Democratic desperation on Kavanaugh is showing

Justices have never recused themselves just because of who appointed them.

Neither of Bill Clinton’s Supreme Court appointees, Ruth Bader Ginsburg and Stephen Breyer, recused themselves in the 1997 Clinton v. Jones case, which personally involved the president and whether he could be forced to participate in a civil lawsuit while in office. Breyer had been nominated just eleven days after the Paula Jones lawsuit was filed, and after Clinton was already facing an Independent Counsel investigation. In 1998, when the Court decided an appeal involving Independent Counsel Kenneth Starr’s “Travelgate” investigation – and ruled in favor of Clinton by upholding the attorney-client privilege for notes of a conversation with former White House Counsel Vince Foster before his 1993 death – Breyer and Ginsburg did not recuse; instead, they sided with Clinton.
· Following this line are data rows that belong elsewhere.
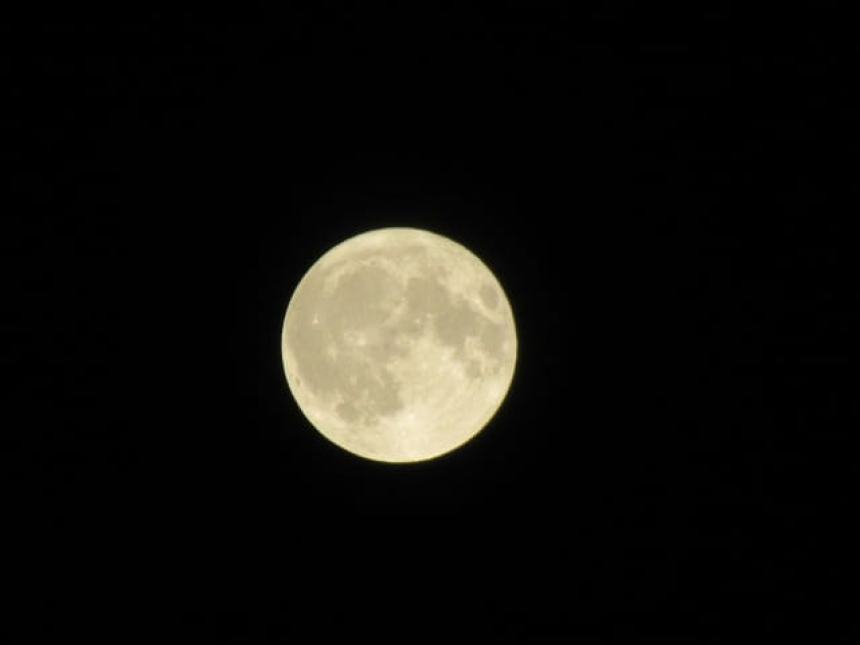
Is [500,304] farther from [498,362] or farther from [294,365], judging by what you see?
[294,365]

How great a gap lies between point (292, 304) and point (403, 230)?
0.84m

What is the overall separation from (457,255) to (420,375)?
0.86 meters

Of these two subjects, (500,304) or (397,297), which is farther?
(500,304)

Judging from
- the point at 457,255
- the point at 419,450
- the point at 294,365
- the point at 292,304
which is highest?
the point at 457,255

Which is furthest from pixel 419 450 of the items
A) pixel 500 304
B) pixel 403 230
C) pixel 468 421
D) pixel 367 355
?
pixel 403 230

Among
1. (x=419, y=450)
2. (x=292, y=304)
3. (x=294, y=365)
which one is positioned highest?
(x=292, y=304)

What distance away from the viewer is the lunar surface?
15.7ft

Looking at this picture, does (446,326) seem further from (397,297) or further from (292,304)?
(292,304)

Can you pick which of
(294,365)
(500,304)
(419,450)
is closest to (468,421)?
(419,450)

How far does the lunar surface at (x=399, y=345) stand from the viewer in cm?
479

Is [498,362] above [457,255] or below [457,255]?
below

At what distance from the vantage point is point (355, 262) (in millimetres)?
4996

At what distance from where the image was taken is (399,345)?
474 cm

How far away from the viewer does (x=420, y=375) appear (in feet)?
15.7
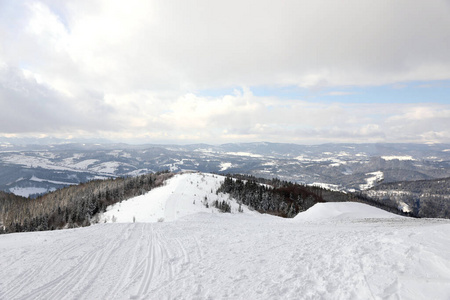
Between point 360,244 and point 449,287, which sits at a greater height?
point 449,287

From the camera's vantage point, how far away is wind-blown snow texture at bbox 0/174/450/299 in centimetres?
556

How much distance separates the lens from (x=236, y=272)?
7.02m

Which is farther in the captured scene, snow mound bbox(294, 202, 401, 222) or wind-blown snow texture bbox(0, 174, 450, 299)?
snow mound bbox(294, 202, 401, 222)

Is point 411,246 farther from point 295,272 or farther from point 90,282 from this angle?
point 90,282

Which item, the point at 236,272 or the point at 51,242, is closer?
the point at 236,272

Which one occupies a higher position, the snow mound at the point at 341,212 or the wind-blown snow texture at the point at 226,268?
the wind-blown snow texture at the point at 226,268

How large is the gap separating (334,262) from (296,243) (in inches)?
118

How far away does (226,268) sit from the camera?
7.38 meters

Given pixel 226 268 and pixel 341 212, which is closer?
pixel 226 268

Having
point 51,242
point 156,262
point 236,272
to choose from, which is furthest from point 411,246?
point 51,242

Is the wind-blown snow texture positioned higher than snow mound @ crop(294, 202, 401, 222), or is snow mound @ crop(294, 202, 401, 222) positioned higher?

Also in 1998, the Court declined to hear appeals by both Clinton and Starr from D.C. Circuit decisions involving the attorney-client and executive privileges applying to, among others, grand jury testimony by White House Counsel Bruce Lindsey and Clinton’s Secret Service detail. Not only didn’t Breyer and Ginsburg recuse, but they dissented together from the rest of the Court’s refusal to take Clinton’s appeal from the Lindsey ruling. Judge Kavanaugh will remember these precedents well; he was involved in litigating most of them, and personally argued the Vince Foster privilege case before the Court.